■ Task directions ■
A word-for-word restatement of the whole listing is the expected answer.

■ Data supplied ■

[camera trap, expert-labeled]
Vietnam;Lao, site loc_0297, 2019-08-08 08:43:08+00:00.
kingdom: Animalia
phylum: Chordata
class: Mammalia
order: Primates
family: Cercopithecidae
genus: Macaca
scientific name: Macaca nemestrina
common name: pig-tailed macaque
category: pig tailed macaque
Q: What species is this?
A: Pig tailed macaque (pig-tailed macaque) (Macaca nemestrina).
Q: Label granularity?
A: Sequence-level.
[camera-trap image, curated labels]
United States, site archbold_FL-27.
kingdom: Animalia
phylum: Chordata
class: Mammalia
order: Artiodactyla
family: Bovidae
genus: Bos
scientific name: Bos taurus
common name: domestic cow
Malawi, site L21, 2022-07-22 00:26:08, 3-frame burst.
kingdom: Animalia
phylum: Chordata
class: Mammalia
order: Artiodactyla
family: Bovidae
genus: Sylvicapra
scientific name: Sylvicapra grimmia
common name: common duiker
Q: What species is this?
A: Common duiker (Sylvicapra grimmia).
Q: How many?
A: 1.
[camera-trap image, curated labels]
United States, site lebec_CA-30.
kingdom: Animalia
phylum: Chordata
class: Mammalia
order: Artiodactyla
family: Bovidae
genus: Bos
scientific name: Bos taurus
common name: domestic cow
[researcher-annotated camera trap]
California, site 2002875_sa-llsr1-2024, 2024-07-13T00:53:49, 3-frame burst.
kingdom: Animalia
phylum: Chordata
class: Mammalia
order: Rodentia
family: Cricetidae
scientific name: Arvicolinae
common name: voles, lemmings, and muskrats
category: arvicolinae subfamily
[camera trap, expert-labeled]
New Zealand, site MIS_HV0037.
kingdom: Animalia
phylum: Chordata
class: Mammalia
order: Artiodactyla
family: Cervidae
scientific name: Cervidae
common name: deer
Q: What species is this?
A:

■ Answer to this problem ■
[camera trap, expert-labeled]
Vietnam;Lao, site loc_0297, 2019-08-08 08:43:08+00:00.
kingdom: Animalia
phylum: Chordata
class: Mammalia
order: Primates
family: Cercopithecidae
genus: Macaca
scientific name: Macaca nemestrina
common name: pig-tailed macaque
category: pig tailed macaque
Q: What species is this?
A: Pig tailed macaque (pig-tailed macaque) (Macaca nemestrina).
Q: Label granularity?
A: Sequence-level.
[camera-trap image, curated labels]
United States, site archbold_FL-27.
kingdom: Animalia
phylum: Chordata
class: Mammalia
order: Artiodactyla
family: Bovidae
genus: Bos
scientific name: Bos taurus
common name: domestic cow
Malawi, site L21, 2022-07-22 00:26:08, 3-frame burst.
kingdom: Animalia
phylum: Chordata
class: Mammalia
order: Artiodactyla
family: Bovidae
genus: Sylvicapra
scientific name: Sylvicapra grimmia
common name: common duiker
Q: What species is this?
A: Common duiker (Sylvicapra grimmia).
Q: How many?
A: 1.
[camera-trap image, curated labels]
United States, site lebec_CA-30.
kingdom: Animalia
phylum: Chordata
class: Mammalia
order: Artiodactyla
family: Bovidae
genus: Bos
scientific name: Bos taurus
common name: domestic cow
[researcher-annotated camera trap]
California, site 2002875_sa-llsr1-2024, 2024-07-13T00:53:49, 3-frame burst.
kingdom: Animalia
phylum: Chordata
class: Mammalia
order: Rodentia
family: Cricetidae
scientific name: Arvicolinae
common name: voles, lemmings, and muskrats
category: arvicolinae subfamily
[camera trap, expert-labeled]
New Zealand, site MIS_HV0037.
kingdom: Animalia
phylum: Chordata
class: Mammalia
order: Artiodactyla
family: Cervidae
scientific name: Cervidae
common name: deer
Q: What species is this?
A:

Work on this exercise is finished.